■ Instructions for the task: Reproduce every line of the data below word for word, omitting the pictures.

** Begin Provided data **

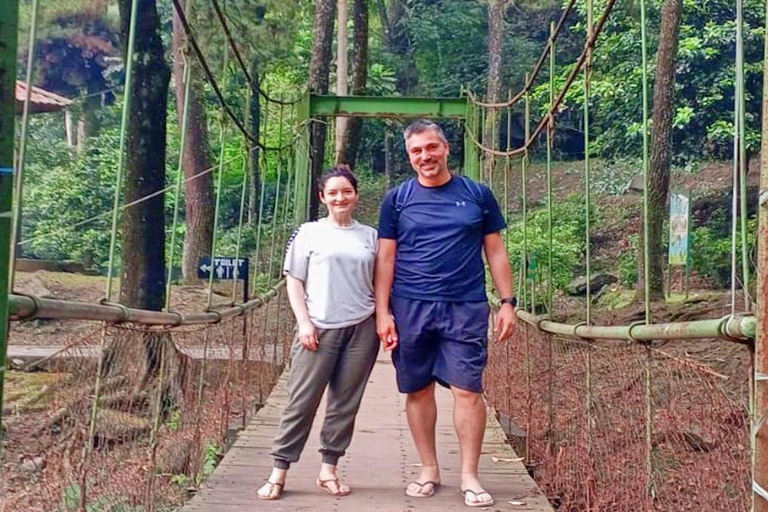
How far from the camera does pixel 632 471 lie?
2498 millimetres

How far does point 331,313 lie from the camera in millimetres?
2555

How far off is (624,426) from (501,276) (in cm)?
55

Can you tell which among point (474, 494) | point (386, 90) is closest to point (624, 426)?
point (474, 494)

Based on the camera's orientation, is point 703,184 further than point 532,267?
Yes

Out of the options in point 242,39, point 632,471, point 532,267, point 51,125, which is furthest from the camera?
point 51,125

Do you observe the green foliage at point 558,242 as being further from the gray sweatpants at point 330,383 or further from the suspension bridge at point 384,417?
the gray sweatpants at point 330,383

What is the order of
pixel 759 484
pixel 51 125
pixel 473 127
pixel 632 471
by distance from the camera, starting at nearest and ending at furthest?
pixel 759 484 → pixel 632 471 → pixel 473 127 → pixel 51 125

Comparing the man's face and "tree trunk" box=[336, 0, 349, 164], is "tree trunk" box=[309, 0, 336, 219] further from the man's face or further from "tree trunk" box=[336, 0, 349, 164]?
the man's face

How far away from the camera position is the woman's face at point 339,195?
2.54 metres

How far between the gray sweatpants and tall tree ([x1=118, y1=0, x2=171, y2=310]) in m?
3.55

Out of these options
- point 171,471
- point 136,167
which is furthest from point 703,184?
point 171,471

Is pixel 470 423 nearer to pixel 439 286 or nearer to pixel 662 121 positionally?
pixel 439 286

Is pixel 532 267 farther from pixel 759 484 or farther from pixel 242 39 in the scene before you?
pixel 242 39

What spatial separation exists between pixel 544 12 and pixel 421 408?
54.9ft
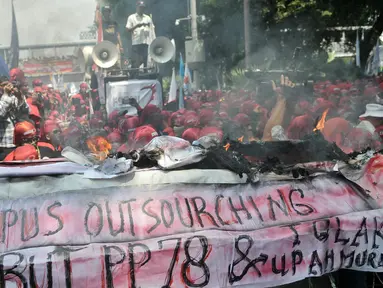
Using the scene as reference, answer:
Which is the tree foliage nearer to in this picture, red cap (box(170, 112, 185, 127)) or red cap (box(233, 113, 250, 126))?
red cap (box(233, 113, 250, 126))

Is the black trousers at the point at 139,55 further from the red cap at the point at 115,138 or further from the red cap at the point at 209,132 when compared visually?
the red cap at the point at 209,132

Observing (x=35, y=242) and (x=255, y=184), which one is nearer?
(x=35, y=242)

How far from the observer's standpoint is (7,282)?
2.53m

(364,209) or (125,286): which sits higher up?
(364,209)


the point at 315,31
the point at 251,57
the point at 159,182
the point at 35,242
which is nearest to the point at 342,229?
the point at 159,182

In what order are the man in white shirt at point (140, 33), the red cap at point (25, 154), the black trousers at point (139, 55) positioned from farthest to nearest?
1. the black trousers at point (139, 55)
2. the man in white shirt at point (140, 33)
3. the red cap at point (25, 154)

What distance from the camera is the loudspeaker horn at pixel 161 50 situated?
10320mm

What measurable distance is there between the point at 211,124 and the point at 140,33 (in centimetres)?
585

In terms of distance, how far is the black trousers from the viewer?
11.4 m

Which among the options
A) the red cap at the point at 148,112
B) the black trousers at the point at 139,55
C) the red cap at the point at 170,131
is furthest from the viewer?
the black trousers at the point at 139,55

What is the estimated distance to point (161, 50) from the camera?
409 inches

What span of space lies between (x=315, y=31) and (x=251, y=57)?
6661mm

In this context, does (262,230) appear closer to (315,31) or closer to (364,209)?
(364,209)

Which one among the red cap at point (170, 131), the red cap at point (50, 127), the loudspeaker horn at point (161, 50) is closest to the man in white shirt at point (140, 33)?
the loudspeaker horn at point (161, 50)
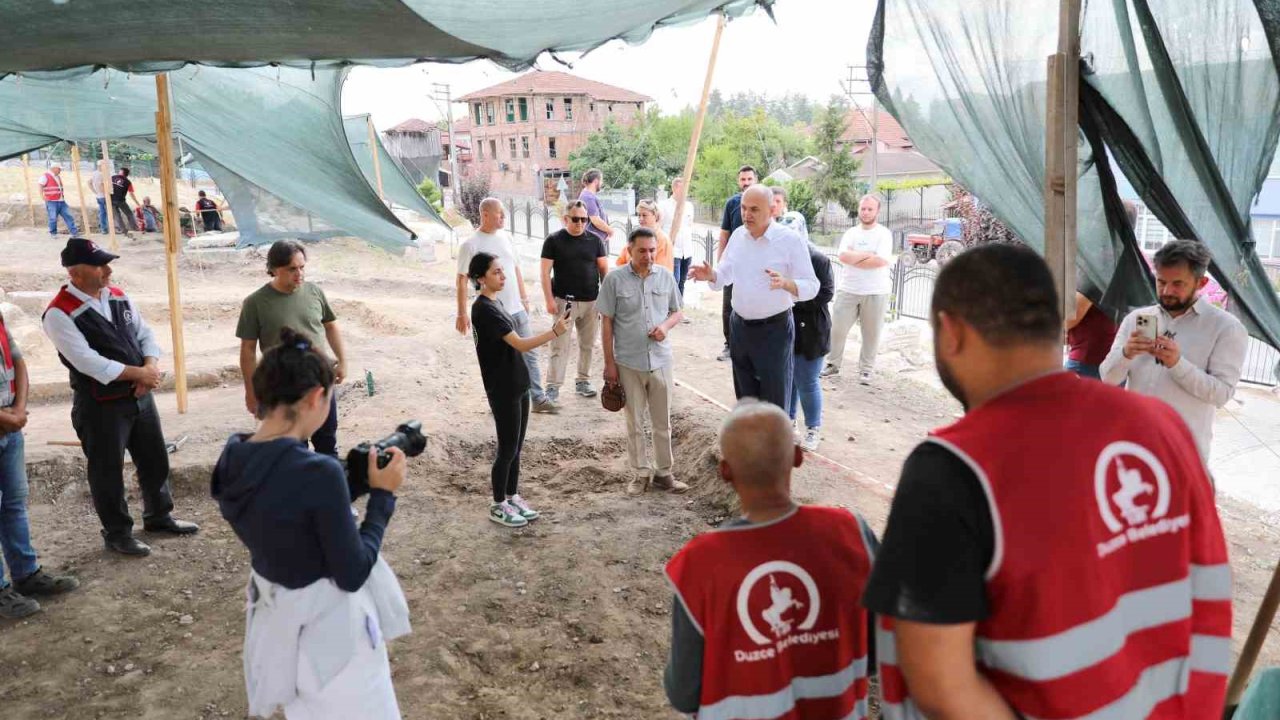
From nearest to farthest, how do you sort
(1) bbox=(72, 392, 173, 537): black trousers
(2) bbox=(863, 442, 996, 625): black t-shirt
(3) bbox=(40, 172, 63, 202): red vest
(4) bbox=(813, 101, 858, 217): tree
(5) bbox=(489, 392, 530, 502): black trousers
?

** End Provided data **

■ Exercise solution:
How far from the camera does pixel 632 471 lie?
2498 millimetres

How far does point 331,313 lie from the camera in millimetres?
2555

How far off is (624,426) from (501,276) (in cm)?
55

Can you tell which among point (474, 494) | point (386, 90) is closest to point (624, 426)?
point (474, 494)

Based on the camera's orientation, is point 703,184 further than point 532,267?
Yes

Out of the options in point 242,39, point 632,471, point 532,267, point 51,125, which is furthest from the camera?
point 51,125

Do you observe the green foliage at point 558,242 as being further from the gray sweatpants at point 330,383 or further from the suspension bridge at point 384,417?
the gray sweatpants at point 330,383

What is the order of
pixel 759 484
pixel 51 125
pixel 473 127
pixel 632 471
by distance from the camera, starting at nearest and ending at furthest?
pixel 759 484 → pixel 632 471 → pixel 473 127 → pixel 51 125

Comparing the man's face and "tree trunk" box=[336, 0, 349, 164], is "tree trunk" box=[309, 0, 336, 219] further from the man's face or further from "tree trunk" box=[336, 0, 349, 164]?
the man's face

How far away from the camera position is the woman's face at point 339,195?
2.54 metres

How far between the gray sweatpants and tall tree ([x1=118, y1=0, x2=171, y2=310]) in m?
3.55

Out of these options
- point 171,471
- point 136,167
which is furthest from point 703,184?
point 171,471

Is pixel 470 423 nearer to pixel 439 286 or nearer to pixel 662 121 positionally?
pixel 439 286

Is pixel 532 267 farther from pixel 759 484 or farther from pixel 242 39 in the scene before you?
pixel 242 39

What spatial separation exists between pixel 544 12 and pixel 421 408?
54.9ft
Using the scene as reference, answer:
Which is the tree foliage nearer to in this picture, red cap (box(170, 112, 185, 127)) or red cap (box(233, 113, 250, 126))?
red cap (box(233, 113, 250, 126))

Is the black trousers at the point at 139,55 further from the red cap at the point at 115,138 or further from the red cap at the point at 209,132 when compared visually?
the red cap at the point at 209,132

Observing (x=35, y=242) and (x=255, y=184), which one is nearer?
(x=35, y=242)

How far from the observer's standpoint is (7,282)?
2.53m

(364,209) or (125,286): which sits higher up?
(364,209)


the point at 315,31
the point at 251,57
the point at 159,182
the point at 35,242
which is nearest to the point at 342,229?
the point at 159,182

In what order are the man in white shirt at point (140, 33), the red cap at point (25, 154), the black trousers at point (139, 55) positioned from farthest to nearest?
1. the black trousers at point (139, 55)
2. the man in white shirt at point (140, 33)
3. the red cap at point (25, 154)

What distance from the camera is the loudspeaker horn at pixel 161 50 situated?
10320mm

What measurable distance is there between the point at 211,124 and the point at 140,33 (in centimetres)?
585

In terms of distance, how far is the black trousers from the viewer?
11.4 m

Which among the options
A) the red cap at the point at 148,112
B) the black trousers at the point at 139,55
C) the red cap at the point at 170,131
is furthest from the viewer?
the black trousers at the point at 139,55

What is the estimated distance to point (161, 50) from the camera?
409 inches

What span of space lies between (x=315, y=31) and (x=251, y=57)?
6661mm

In this context, does (262,230) appear closer to (315,31) or closer to (364,209)?
(364,209)

Which one among the red cap at point (170, 131), the red cap at point (50, 127), the loudspeaker horn at point (161, 50) is closest to the man in white shirt at point (140, 33)?
the loudspeaker horn at point (161, 50)
From nearest to farthest, how do you sort
(1) bbox=(72, 392, 173, 537): black trousers
(2) bbox=(863, 442, 996, 625): black t-shirt
(3) bbox=(40, 172, 63, 202): red vest
(4) bbox=(813, 101, 858, 217): tree
(5) bbox=(489, 392, 530, 502): black trousers
?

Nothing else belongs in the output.